### [What you need to do]
Copy exactly the lines from the one containing "How much space" through the last line of the records below, including both, and leave out any pictures.

### [Data entries]

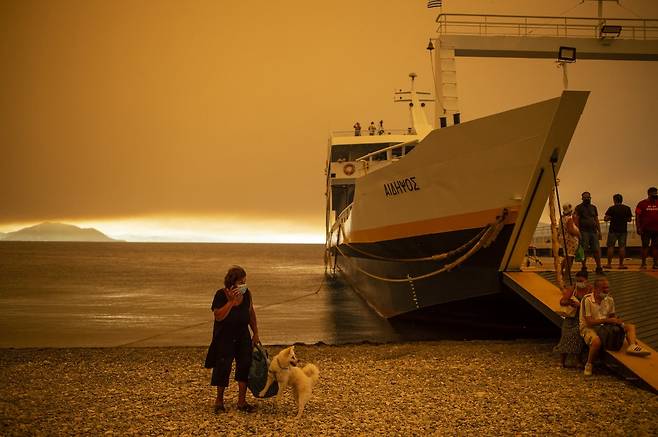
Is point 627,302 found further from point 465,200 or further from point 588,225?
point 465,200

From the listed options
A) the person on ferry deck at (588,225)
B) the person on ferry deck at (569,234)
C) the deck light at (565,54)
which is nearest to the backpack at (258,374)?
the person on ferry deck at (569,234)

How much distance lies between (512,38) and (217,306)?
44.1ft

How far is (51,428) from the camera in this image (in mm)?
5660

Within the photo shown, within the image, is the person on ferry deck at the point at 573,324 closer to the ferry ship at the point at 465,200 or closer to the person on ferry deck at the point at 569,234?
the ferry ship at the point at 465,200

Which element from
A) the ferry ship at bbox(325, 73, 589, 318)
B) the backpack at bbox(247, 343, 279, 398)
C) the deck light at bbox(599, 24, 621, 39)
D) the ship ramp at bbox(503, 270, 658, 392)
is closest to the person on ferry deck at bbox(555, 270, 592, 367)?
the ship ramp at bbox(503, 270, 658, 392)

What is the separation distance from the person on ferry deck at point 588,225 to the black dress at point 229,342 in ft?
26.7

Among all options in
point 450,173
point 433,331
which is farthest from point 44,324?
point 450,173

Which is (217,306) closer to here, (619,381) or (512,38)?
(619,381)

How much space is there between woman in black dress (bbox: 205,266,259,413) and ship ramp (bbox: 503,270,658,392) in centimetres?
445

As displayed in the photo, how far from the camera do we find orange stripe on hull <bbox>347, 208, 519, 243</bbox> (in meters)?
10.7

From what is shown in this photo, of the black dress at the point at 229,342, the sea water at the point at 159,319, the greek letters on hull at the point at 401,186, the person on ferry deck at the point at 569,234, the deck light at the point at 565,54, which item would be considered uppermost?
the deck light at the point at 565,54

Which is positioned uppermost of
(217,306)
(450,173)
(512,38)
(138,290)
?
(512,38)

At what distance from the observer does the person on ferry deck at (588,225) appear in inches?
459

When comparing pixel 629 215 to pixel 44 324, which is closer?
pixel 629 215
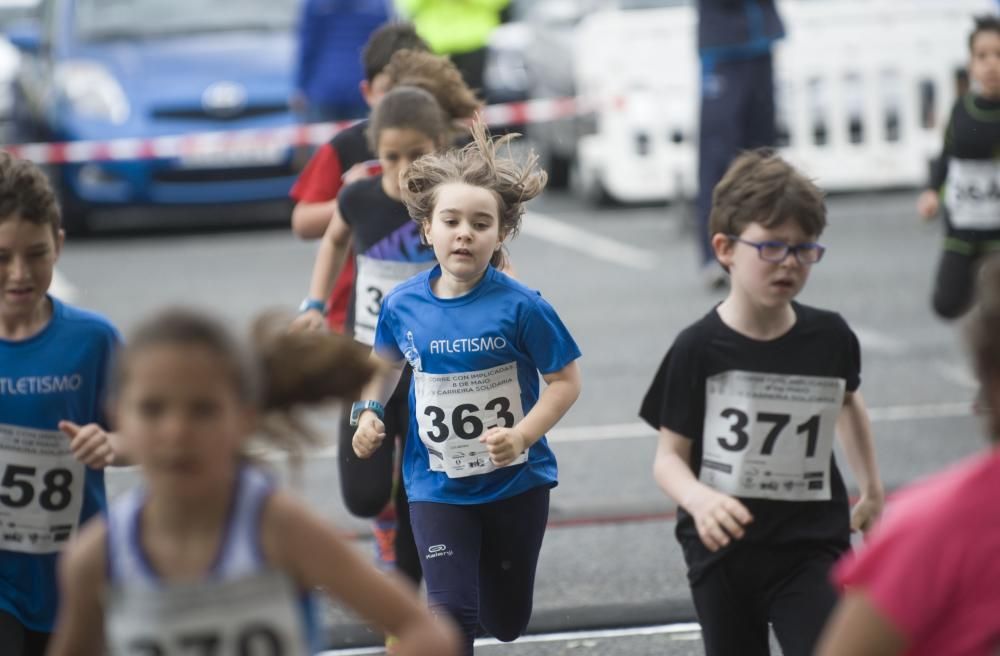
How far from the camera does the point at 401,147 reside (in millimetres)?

### [Full output]
How much space is there between woman in black dress (bbox: 205,266,259,413) and ship ramp (bbox: 503,270,658,392) in centimetres?
445

As displayed in the photo, how far from the camera do we find orange stripe on hull <bbox>347, 208, 519, 243</bbox> (in meters)?
10.7

From what is shown in this photo, of the black dress at the point at 229,342, the sea water at the point at 159,319, the greek letters on hull at the point at 401,186, the person on ferry deck at the point at 569,234, the deck light at the point at 565,54, which item would be considered uppermost?
the deck light at the point at 565,54

Which is positioned uppermost of
(217,306)
(450,173)
(512,38)
(138,290)
?
(512,38)

At what distance from the observer does the person on ferry deck at (588,225) appear in inches?
459

When comparing pixel 629 215 to pixel 44 324, which is closer?
pixel 629 215
How far from the camera does the point at 401,147 reside (in millimetres)?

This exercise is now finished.